Excerpt to read
((

De Novo Designed α‐Helical Coiled‐Coil Peptides as Scaffolds for Chemical Reactions

• Published in: Chemistry : a European journal Vol. 25; no. 7; pp. 1665 - 1677
• Main Authors: Rink, W. Mathis, Thomas, Franziska
• Format: Journal Article
• Language: English
• Published: Germany Wiley Subscription Services, Inc 01.02.2019
• Subjects: Autocatalysis; Biology; Building design; Catalysts; Chemical reactions; Chemistry; coiled coil; Coils; de novo design; Design; enzyme; Organic chemistry; Peptides; Protein folding; Proteins; proximity-induced reactions; reaction scaffold; Redox reactions; Scaffolds; Stability; enzyme; de novo design; reaction scaffold; proximity-induced reactions; coiled coil
• ISSN: 0947-6539; 1521-3765
• DOI: 10.1002/chem.201802849

Coiled coils (CCs) are well‐understood protein‐folding motifs. They appear in a variety of oligomer states and as homo‐ and heteromeric assemblies. This versatility and the general accessibility by de novo design makes them ideal building blocks for synthetic biology. This Minireview highlights the efforts being made in designing small peptide catalysts or reaction templates based on the CC scaffold. The first reports described autocatalysis or mediation of peptide ligation based on CC recognition. Over the years, the designs became more advanced, catalyzing ester hydrolysis, acyl transfer and redox reactions with partial enzyme‐like reactivity. Due to the ability to control CC assembly, and, in heterodimeric systems, the association and dissociation, the CC motif has become a common peptide tag in chemical biology. Round and round they go! The de novo design strategies of peptide catalysts and reaction templates based on the well‐understood coiled‐coil folding motif are summarized. Coiled‐coil dimers to heptamers were used to mimic enzymatic reactions, such as peptide ligations, transfer reactions, ester hydrolysis and redox reactions. Furthermore, coiled‐coil mediated covalent fluorescence labelling of proteins is discussed.

))

Exercise
Answer these questions from the coiled-coil entry:
(a) In which volume and issue of the journal was it published?
(b) What did the first reports in the field describe?
(c) Which range of coiled-coil oligomers was used to mimic enzymatic reactions?
None of the lines that come after the entry are needed.

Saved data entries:
((

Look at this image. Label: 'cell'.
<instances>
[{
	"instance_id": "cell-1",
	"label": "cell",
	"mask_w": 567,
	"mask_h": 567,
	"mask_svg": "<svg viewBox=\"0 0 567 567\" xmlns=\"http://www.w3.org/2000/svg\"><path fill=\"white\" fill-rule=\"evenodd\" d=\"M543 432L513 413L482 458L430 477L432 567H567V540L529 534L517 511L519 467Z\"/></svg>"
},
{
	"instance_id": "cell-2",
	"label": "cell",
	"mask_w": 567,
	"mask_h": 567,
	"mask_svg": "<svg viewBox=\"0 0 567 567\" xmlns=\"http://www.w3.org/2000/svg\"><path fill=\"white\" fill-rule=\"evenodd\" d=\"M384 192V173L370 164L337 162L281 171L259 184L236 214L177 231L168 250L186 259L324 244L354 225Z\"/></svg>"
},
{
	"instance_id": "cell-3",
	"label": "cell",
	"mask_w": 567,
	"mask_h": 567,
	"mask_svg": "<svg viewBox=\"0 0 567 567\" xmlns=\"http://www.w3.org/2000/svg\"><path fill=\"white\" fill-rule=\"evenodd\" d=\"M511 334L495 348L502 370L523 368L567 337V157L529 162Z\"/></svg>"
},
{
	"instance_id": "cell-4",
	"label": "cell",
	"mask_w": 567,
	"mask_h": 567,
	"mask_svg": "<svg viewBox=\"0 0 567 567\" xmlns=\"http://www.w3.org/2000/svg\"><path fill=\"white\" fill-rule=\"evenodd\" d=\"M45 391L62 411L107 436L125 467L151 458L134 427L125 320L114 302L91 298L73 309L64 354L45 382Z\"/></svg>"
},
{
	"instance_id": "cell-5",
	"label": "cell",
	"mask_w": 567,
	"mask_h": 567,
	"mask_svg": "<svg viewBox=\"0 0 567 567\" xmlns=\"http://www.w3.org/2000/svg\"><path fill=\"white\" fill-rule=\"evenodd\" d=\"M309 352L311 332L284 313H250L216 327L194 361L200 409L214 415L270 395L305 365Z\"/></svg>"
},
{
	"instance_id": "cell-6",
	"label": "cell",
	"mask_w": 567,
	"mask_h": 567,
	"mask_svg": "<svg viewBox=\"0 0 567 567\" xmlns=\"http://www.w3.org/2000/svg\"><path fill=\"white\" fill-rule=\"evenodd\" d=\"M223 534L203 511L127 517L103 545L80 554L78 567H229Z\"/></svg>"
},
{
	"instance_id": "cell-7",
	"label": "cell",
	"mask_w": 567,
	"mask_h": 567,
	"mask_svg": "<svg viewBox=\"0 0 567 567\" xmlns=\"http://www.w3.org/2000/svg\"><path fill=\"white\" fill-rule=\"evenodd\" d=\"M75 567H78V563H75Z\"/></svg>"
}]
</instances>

))

Solution to the exercise
(a) Volume 25, issue 7.
(b) Autocatalysis or mediation of peptide ligation based on coiled-coil recognition.
(c) Dimers to heptamers.